In the current paper, we describe geographic patterns in TNBC incidence rates and identify ecological correlates of TNBC. We contrast these findings with patterns of (1) ER-positive/HER2-negative breast cancer incidence and (2) total breast cancer incidence to highlight differences across tumor subtypes. These findings can inform future research studies and public health interventions targeting TNBC.

Materials and methods

Data sources and variables

Dependent variable: age-adjusted breast cancer incidence rates

We calculated age-adjusted incidence rates of TNBC for State Economic Areas (SEAs) using data from the North American Association of Central Cancer Registries (NAACCR)’s Cancer in North American (CiNA) restricted data files (https://www.naaccr.org/cina-in-seerstat/). NAACCR collects data from cancer registries for all 50 states and Washington, D.C. [17] (hereafter referred to collectively as “states”). Data are available at the county level, but due to concerns about patient confidentiality and data scarcity (72% of counties had < 16 cases of TNBC during the study period), we linked counties to the SEA level. SEAs are sets of neighboring counties within a state that have similar economic characteristics [18].

Currently, breast cancer records in CiNA include tumor data on molecular markers (i.e., ER, PR, and HER2). However, NAACCR only began requiring registries to include HER2 status in 2010, and the first year of data is considered incomplete. Thus, we calculated age-adjusted TNBC incidence rates (defined as breast cancers that were negative for ER, PR, and HER2 [2]) for 2011–2013, expressed as cases per 100,000 women per year. We calculated these rates for the overall female population, and then for subgroups defined by race (White or Black) or age (< 50 years or 50 + years).

For breast cancer cases that were missing data on molecular markers (7%, primarily missing HER2 status), we imputed TNBC status. We calculated the marginal proportions of TNBC versus other subtypes of breast cancer among known cases, and applied those proportions to assign unknown cases to TNBC versus other subtypes of breast cancer [19]. This procedure has demonstrated adequate equivalence to other methods of imputation [20]. For analyses stratified by age or race categories, we repeated this imputation procedure for each subgroup separately.

As a comparison outcome, we also estimated SEA incidence rates of ER + /HER2− breast cancers and of breast cancers and for 2011–2013.

Independent variables: SEA characteristics

We gathered data on area-level characteristics that have previously demonstrated associations with TNBC either at the individual or area level (for a full list of variables, see Supplementary Table S1). For each characteristic, data were gathered for counties but aggregated to SEAs. Independent variables were standardized to a mean of 0 and standard deviation of 1 prior to inclusion in regression models (described below).

SEA sociodemographic characteristics came from the American Community Survey (ACS) 2010–2014 five-year estimates, generated by the U.S. Census Bureau [21]. These variables include measures of the population composition by sex, age, and race/ethnicity (e.g., percent of females age 45 + who are non-Hispanic black) and SES indicators (e.g., percent of population living below 150% of the federal poverty line).

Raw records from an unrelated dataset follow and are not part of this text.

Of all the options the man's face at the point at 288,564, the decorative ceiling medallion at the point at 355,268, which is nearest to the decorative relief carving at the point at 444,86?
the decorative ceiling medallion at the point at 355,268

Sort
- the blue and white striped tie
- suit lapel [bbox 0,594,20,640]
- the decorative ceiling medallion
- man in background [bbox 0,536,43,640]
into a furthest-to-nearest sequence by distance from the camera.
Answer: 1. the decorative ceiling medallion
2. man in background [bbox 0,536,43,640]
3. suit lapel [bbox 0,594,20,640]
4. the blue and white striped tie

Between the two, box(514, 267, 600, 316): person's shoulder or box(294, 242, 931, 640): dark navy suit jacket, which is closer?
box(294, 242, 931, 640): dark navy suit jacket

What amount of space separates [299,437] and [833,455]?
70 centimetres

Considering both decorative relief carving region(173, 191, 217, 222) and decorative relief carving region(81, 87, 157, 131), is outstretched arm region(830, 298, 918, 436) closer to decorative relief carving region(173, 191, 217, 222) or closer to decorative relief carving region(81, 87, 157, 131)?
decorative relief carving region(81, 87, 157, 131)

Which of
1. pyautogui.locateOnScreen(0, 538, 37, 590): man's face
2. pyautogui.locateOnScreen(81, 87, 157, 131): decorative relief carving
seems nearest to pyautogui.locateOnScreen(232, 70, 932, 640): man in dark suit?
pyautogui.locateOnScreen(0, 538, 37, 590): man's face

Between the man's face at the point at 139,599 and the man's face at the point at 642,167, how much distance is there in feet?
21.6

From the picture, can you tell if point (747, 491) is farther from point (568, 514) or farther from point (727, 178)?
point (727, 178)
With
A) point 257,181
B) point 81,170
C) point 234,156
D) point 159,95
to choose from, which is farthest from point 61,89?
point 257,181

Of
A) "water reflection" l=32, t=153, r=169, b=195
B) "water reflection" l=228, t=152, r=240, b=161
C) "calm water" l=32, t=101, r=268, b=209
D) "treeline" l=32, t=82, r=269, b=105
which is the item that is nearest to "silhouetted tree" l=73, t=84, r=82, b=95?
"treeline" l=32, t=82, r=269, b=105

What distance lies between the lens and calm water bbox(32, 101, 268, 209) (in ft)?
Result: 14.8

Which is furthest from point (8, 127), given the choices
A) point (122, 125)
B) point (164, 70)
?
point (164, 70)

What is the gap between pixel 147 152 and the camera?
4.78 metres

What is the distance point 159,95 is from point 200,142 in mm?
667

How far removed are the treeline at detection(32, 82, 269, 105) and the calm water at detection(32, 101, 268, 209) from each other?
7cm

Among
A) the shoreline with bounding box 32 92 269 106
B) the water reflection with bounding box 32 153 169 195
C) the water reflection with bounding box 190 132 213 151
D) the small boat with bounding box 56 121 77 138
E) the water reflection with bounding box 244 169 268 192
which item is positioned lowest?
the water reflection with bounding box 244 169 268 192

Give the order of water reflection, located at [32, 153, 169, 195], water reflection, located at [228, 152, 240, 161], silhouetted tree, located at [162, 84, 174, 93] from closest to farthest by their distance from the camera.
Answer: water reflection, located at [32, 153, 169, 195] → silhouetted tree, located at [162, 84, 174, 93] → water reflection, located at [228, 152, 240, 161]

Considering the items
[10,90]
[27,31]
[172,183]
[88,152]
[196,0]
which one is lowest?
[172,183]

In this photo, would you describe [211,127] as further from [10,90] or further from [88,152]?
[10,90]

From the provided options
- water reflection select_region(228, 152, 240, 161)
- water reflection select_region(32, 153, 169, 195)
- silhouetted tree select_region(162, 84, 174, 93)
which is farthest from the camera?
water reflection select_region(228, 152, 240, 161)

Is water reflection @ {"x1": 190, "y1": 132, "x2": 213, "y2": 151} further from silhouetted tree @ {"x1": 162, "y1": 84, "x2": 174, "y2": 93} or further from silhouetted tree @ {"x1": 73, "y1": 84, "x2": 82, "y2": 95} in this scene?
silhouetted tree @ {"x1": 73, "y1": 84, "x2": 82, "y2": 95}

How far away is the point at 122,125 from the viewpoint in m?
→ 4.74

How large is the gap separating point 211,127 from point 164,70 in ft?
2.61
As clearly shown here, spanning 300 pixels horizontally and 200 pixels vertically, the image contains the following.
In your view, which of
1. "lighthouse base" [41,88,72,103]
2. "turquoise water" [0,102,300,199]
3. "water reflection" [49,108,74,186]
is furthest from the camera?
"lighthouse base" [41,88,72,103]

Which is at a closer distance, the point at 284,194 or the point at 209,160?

SEA healthcare access characteristics came from the ACS and the 2011–2013 Area Health Resource Files, compiled by the Health Resources and Services Administration [22]. These variables include measures of density of healthcare resources (e.g., number of primary care providers per 1000 population) and health insurance coverage (e.g., percent of population without health insurance).

Finally, SEA health behavior characteristics came from national health surveys. These variables include prevalence of obesity among females (defined as having a body mass index of 30 or greater, from the Behavioral Risk Factor Surveillance System [23]) and prevalence of recent mammography screening (defined as within the last 2 years among women ages 40 + , from the National Cancer Institute’s Small Area Estimates [24]).

Statistical analysis

First, we conducted descriptive analysis by examining the distribution of the independent variables and age-adjusted TNBC incidence rates (using imputed data) across SEAs. As part of this analysis, we created a choropleth map depicting TNBC incidence across SEAs. The choropleth maps indicate TNBC incidence across SEAs, with classes determined using the Jenks natural breaks classification method [25] to maximize variation between classes and to minimize it within classes. The choropleth map for the overall distribution of rates for the total population used one classification scheme. The choropleth map for the distribution of rates by age and by race used different classification schemes to facilitate comparisons across groups. As appropriate, SEAs with zero observed cases of TNBC, SEAs not included in the dataset, and SEAs with suppressed values (i.e., with fewer than 16 cases of TNBC [26]) are also indicated.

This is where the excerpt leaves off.